At the core of the post-verdict protest
Mayor Ron Dellums offered unlimited praise for the Oakland PD “for doing a bang up job, dealing with the anarchists” and outsiders while giving the legitimate protesters a chance to exercise their constitutional rights to protest.
Dellums said on Friday, July 9, that he did not want a police force that was “oppressive” or “militaristic. … I am incredibly, extraordinarily, unwaveringly proud of the character displayed by this community.”
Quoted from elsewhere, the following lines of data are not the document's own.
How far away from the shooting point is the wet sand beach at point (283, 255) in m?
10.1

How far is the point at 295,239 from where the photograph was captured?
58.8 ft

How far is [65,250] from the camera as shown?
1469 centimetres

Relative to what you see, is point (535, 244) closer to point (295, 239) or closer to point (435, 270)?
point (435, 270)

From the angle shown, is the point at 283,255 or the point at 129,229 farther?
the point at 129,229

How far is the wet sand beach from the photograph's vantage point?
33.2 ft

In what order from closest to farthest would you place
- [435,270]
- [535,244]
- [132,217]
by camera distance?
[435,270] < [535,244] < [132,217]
“I didn’t see it that way,” said Anita Johnson, well known host and producer of Hard Knock Radio. “I saw a tactical approach to hurting human beings, right? I’m disappointed with our city officials. I heard Dellums earlier today … It’s insane.”
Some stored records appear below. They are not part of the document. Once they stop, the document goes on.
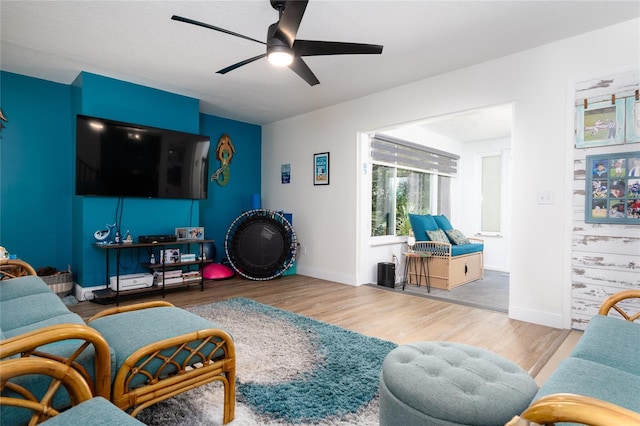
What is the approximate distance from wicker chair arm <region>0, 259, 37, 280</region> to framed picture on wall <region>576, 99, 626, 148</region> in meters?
4.78

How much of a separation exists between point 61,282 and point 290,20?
3.91 m

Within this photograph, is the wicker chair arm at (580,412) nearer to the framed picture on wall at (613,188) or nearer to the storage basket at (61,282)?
the framed picture on wall at (613,188)

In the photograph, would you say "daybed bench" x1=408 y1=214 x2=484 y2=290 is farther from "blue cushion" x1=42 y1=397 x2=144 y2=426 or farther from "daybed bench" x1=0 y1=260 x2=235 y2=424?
"blue cushion" x1=42 y1=397 x2=144 y2=426

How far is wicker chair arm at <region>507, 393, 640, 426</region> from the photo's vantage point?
0.74 metres

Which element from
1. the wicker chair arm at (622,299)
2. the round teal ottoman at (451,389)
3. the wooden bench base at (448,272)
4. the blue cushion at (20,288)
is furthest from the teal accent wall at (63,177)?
the wicker chair arm at (622,299)

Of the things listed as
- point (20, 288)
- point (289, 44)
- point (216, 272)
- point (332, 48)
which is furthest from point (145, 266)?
point (332, 48)

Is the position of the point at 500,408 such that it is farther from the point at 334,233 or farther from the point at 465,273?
the point at 465,273

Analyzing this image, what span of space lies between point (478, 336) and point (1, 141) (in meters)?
5.42

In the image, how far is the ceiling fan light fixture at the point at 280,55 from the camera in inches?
95.1

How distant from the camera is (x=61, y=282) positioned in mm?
3941

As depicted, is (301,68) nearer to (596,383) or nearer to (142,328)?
(142,328)

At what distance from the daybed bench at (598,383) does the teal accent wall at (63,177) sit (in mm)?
4440

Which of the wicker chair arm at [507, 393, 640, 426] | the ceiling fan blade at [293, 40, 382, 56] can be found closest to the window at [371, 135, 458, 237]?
the ceiling fan blade at [293, 40, 382, 56]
But Johnson believes there is a greater awareness of the pandemic of police violence since the close-range killing of Oscar Grant. “And I think this is more obvious for me on many different levels – just observing this. I feel the passion and energy was slightly different from ‘09 till now. People have had a lot of time to sit with it. But people are really clear … who’s at fault.”
“What I noticed,” added Anita Johnson, “was people of all different ages, races, colors, creeds coming together to protest the verdict. People were obviously not happy with the involuntary manslaughter verdict,” she said. “People seemed to come together and understand [that] this was definitely bigger than that moment … [that] there was a lot of work that needed to be done as well. You had a lot of people talking about Oscar Grant and really remembering him and honoring his legacy.”
Johnson said there also seemed to be a clear understanding as to the larger issues of police and state violence that have had an impact on the Black community and all communities. “People [were] exploring the larger issues around police terrorism and how it affects and impacts our community. And that was really powerful to hear, people from, you know, everyone from Oakland – some looked like me and some looked like you – and really having … this solid message of solidarity. That for me was really important.”
“Dennis, it’s very clear … for me,” said Johnson, “the relationship between media and law enforcement.. Watching the media pick and choose the people they wanted to talk to, who might have had something from Foot Locker. Like this one male that I saw: He had a shirt on; he had his shirt that he was wearing, then he had his Foot Locker shirt wrapped around him. And they chose him out of a group of people that were obviously there for the right reason. That was really frustrating to observe that.
“I think the larger conversation is the way in which we must remember this is about community,” she said. “This is about us standing up for ourselves and demanding justice, not only for Oscar but for the numerous individuals who have fallen victim to police terrorism. I spoke with a young woman [who] said we need to remember this, this is what we need to remember, not what people are trying to make it about, you know, white and Black.”
Mayor Dellums, who was once one of the most influential and respected men in Washington, had a chance to rise and shine again – to stand with his wounded community and embrace their obvious suffering. To be the people’s representitive. But according to many community leaders and local activists, the mayor shrank from the challenge and shirked his ultimate responsibility.
Instead, they say, he became another law and order reactionary, with impeccable progressive credentials. The former federal lawmaker – and chairman of a powerful congressional committee who had been known as the master of the noble compromise – compromised his city and turned his back on his community.
“This is not an issue … of people coming from outside of Oakland,” Johnson concluded. “I think you should be allowed to come from different parts (of the Bay Area) and different states if you recognize that this is an injustice and we need to address it. I think that that is what I want people to remember. There are a lot of people that really organized – blood, sweat and tears – put a lot into making sure that people were mobilized … and aware of this particular situation of injustice.”